> **TASK REQUIREMENTS**: From the Docker health checks and logging page below, list every option in the HEALTHCHECK options table together with its default value.

> **DOCUMENT SEGMENT**:
## BEGIN

Skip to main content

Health Checks and Logging

A running container is not necessarily a healthy container. Your web server might be up but unable to reach the database. Your worker process might be stuck in a crash loop. Docker health checks let you define exactly what "healthy" means for your application, and orchestrators like Docker Swarm and Kubernetes use that information to make routing and restart decisions. Logging is the companion story: once your containers are running, you need a way to understand what they are doing.


The HEALTHCHECK Instruction

The HEALTHCHECK instruction in a Dockerfile defines a command Docker runs periodically to probe whether the container is working correctly. If the command exits with status 0, the container is healthy. If it exits with 1, the container is unhealthy.

Syntax

HEALTHCHECK [OPTIONS] CMD <command>

# Disable any inherited health check from the base image
HEALTHCHECK NONE

Options

OptionDefaultDescription
--interval30sHow often to run the health check
--timeout30sTime to wait for a check to complete before marking it failed
--start-period0sGrace period for the container to start before checks count as failures
--start-interval5sHow often to run the check during the start period
--retries3How many consecutive failures before marking unhealthy

Examples

HTTP service health check:

FROM node:20-alpine

WORKDIR /app
COPY . .
RUN npm ci --omit=dev

EXPOSE 3000

HEALTHCHECK --interval=30s --timeout=10s --start-period=30s --retries=3 \
CMD wget -qO- http://localhost:3000/health || exit 1

CMD ["node", "src/index.js"]

PostgreSQL health check:

FROM postgres:16

HEALTHCHECK --interval=10s --timeout=5s --start-period=30s --retries=5 \
CMD pg_isready -U "$POSTGRES_USER" -d "$POSTGRES_DB" || exit 1

Redis health check:

FROM redis:7-alpine

HEALTHCHECK --interval=5s --timeout=3s --start-period=10s --retries=3 \
CMD redis-cli ping | grep -q PONG || exit 1

Exposing a /health endpoint in Node.js

Your application should expose a dedicated health endpoint that checks its own dependencies:

// src/health.js
const express = require('express');
const { Pool } = require('pg');

const router = express.Router();
const pool = new Pool({ connectionString: process.env.DATABASE_URL });

router.get('/health', async (req, res) => {
try {
await pool.query('SELECT 1');
res.json({
status: 'healthy',
timestamp: new Date().toISOString(),
uptime: process.uptime(),
});
} catch (err) {
res.status(503).json({
status: 'unhealthy',
error: err.message,
});
}
});

module.exports = router;

A health endpoint that only checks if the HTTP server is up (but not whether the database is reachable) gives you a false sense of security. Check actual dependencies.


Inspecting Container Health

# See health status in docker ps
docker ps
# CONTAINER ID IMAGE STATUS
# abc123 my-app Up 2 minutes (healthy)
# def456 my-app Up 30 seconds (starting)
# ghi789 my-app Up 5 minutes (unhealthy)

# Detailed health information via inspect
docker inspect my-app | jq '.[0].State.Health'

docker inspect JSON output for health:

{
"Status": "healthy",
"FailingStreak": 0,
"Log": [
{
"Start": "2024-11-15T10:00:30.123Z",
"End": "2024-11-15T10:00:30.145Z",
"ExitCode": 0,
"Output": "{\"status\":\"healthy\"}"

## END

> **RAW DATA**:
## BEGIN

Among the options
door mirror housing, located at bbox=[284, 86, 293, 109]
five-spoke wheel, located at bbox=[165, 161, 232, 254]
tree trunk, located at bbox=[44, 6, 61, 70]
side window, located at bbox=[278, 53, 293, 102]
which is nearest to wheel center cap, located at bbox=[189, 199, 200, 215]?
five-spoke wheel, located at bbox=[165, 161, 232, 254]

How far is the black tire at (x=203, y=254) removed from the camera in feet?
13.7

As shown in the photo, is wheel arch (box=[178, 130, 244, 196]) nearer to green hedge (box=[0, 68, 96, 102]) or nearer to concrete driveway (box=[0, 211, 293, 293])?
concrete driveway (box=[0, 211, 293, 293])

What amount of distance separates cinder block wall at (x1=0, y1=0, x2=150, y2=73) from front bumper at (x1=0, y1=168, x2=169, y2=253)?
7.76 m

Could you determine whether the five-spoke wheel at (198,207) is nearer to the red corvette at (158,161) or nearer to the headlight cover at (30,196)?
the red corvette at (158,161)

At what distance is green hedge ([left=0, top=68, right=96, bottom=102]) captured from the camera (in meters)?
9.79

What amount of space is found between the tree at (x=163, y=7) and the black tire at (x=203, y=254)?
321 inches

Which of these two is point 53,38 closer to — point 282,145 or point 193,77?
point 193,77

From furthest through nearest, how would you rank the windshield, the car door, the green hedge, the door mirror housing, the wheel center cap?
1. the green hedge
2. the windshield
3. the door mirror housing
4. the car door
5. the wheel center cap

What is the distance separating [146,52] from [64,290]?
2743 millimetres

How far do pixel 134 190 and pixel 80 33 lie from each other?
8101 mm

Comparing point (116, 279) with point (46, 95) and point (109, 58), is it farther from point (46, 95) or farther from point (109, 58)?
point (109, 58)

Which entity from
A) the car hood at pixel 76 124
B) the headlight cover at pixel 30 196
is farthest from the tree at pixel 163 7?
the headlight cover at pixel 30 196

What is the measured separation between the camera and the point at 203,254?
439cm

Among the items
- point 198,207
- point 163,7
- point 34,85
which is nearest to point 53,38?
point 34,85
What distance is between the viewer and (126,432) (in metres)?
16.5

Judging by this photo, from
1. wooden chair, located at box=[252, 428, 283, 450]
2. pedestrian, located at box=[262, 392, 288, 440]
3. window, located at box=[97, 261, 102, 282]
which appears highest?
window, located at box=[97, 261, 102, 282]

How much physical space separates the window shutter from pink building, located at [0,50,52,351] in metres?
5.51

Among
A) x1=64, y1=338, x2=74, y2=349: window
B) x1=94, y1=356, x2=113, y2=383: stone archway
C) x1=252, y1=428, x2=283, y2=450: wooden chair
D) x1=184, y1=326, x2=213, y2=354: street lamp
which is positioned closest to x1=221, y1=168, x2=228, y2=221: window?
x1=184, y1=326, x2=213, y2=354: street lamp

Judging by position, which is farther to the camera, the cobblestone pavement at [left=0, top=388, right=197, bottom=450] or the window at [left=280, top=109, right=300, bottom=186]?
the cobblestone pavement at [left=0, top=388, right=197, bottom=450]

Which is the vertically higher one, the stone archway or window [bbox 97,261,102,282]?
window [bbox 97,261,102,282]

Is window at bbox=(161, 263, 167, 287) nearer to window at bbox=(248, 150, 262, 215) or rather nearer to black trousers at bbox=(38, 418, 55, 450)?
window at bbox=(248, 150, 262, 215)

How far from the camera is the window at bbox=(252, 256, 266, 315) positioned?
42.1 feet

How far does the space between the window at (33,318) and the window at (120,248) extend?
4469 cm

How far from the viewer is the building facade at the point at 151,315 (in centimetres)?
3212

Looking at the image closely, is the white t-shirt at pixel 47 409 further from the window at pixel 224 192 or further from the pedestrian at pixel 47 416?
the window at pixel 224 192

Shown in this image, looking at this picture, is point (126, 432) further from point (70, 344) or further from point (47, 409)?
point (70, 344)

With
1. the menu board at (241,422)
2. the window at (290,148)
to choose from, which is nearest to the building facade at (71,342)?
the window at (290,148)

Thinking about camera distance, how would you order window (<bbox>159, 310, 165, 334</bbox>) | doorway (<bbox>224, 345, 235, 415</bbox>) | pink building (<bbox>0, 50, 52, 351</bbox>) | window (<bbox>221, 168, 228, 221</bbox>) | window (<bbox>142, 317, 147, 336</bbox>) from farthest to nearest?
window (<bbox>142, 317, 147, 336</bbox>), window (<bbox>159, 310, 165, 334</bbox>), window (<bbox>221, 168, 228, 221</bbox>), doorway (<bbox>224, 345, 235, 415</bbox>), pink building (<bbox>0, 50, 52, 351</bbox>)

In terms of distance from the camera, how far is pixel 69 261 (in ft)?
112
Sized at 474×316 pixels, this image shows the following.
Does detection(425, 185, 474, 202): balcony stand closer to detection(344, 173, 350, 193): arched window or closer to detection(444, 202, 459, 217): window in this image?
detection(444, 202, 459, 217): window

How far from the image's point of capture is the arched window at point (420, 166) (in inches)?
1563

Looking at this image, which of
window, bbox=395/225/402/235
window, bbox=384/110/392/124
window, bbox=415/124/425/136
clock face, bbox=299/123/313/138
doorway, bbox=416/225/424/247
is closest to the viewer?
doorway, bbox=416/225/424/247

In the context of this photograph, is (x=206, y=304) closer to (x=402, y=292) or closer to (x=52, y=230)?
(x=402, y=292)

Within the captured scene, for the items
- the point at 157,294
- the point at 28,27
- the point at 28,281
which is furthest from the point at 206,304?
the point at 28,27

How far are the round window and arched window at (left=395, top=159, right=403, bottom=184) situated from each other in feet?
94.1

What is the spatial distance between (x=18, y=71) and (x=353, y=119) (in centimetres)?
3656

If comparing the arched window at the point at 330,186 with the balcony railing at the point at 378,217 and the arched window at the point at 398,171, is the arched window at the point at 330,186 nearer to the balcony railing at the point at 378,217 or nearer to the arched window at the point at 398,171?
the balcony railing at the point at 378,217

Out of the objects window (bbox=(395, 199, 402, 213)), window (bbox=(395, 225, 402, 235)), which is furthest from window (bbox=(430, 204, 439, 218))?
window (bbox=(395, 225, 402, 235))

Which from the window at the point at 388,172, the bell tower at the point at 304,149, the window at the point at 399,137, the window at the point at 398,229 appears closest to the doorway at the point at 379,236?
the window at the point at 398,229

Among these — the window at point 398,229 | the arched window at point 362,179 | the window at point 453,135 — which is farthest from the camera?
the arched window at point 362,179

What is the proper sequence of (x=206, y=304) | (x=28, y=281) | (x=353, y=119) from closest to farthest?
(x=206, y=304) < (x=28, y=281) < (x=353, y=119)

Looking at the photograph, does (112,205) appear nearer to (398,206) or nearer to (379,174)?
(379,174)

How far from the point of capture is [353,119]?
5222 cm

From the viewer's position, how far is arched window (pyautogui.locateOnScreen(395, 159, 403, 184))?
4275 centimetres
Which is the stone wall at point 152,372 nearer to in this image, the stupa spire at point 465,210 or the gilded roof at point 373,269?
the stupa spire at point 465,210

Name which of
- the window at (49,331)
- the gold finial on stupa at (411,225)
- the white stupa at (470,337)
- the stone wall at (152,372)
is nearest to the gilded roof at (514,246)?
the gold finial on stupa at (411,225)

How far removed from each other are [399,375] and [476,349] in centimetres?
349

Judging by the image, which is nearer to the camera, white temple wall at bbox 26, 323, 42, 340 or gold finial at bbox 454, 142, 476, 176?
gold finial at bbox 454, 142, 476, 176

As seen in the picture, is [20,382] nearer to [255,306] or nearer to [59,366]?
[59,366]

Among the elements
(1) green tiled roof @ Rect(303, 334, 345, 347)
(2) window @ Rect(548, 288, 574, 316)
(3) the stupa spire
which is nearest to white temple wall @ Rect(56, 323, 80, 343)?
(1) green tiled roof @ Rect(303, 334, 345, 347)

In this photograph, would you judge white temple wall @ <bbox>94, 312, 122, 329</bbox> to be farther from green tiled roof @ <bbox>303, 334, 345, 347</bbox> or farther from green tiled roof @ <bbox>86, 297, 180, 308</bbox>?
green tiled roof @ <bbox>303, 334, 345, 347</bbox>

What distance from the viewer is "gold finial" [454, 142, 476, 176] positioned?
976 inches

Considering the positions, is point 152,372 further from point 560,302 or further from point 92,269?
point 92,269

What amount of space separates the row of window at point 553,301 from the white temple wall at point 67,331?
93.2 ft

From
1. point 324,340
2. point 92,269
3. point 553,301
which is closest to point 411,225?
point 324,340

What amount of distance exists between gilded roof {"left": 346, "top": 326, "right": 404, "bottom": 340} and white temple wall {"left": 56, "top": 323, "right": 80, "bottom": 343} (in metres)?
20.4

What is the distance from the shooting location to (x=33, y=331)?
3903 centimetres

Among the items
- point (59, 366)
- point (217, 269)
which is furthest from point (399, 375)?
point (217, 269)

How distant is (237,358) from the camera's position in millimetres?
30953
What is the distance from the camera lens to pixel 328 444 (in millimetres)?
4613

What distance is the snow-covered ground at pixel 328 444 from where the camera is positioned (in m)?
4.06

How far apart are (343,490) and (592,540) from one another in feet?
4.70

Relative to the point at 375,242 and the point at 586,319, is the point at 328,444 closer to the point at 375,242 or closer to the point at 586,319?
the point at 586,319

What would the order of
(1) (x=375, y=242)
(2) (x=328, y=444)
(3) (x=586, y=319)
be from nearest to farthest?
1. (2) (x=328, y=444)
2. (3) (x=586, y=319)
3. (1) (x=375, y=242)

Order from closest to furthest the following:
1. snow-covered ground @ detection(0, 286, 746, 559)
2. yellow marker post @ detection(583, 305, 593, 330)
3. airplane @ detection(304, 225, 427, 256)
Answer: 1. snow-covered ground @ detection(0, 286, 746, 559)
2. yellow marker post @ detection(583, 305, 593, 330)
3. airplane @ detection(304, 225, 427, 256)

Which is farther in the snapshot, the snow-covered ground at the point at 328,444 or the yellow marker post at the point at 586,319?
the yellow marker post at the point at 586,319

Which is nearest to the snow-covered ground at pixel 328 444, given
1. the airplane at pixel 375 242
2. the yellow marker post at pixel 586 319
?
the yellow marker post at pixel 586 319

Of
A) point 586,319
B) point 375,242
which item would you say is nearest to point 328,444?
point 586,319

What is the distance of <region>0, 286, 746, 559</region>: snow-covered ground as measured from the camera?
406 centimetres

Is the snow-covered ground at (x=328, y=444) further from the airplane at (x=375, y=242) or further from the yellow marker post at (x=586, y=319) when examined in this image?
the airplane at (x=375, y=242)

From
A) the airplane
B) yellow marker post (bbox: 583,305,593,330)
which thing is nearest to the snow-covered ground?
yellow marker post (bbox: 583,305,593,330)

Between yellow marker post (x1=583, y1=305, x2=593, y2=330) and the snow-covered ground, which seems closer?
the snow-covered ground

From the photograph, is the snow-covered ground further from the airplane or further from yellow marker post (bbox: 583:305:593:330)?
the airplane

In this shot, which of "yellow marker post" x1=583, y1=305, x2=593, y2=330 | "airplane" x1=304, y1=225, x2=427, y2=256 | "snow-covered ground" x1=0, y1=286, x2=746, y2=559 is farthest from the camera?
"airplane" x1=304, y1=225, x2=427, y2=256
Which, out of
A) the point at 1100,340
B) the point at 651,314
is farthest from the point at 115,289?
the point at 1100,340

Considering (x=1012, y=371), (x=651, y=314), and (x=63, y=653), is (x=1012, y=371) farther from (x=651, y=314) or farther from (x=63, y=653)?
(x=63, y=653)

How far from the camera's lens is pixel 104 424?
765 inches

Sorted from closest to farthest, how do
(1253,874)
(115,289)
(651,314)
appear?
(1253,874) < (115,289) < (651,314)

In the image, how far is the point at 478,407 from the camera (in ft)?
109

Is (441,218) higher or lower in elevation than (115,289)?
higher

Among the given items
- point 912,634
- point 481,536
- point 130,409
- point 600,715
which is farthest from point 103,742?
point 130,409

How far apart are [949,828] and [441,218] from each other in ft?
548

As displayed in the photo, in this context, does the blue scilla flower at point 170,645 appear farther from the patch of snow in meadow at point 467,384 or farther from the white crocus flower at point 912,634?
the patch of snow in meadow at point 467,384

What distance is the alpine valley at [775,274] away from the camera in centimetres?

## END

> **FINAL RESULT**:
- --interval: 30s
- --timeout: 30s
- --start-period: 0s
- --start-interval: 5s
- --retries: 3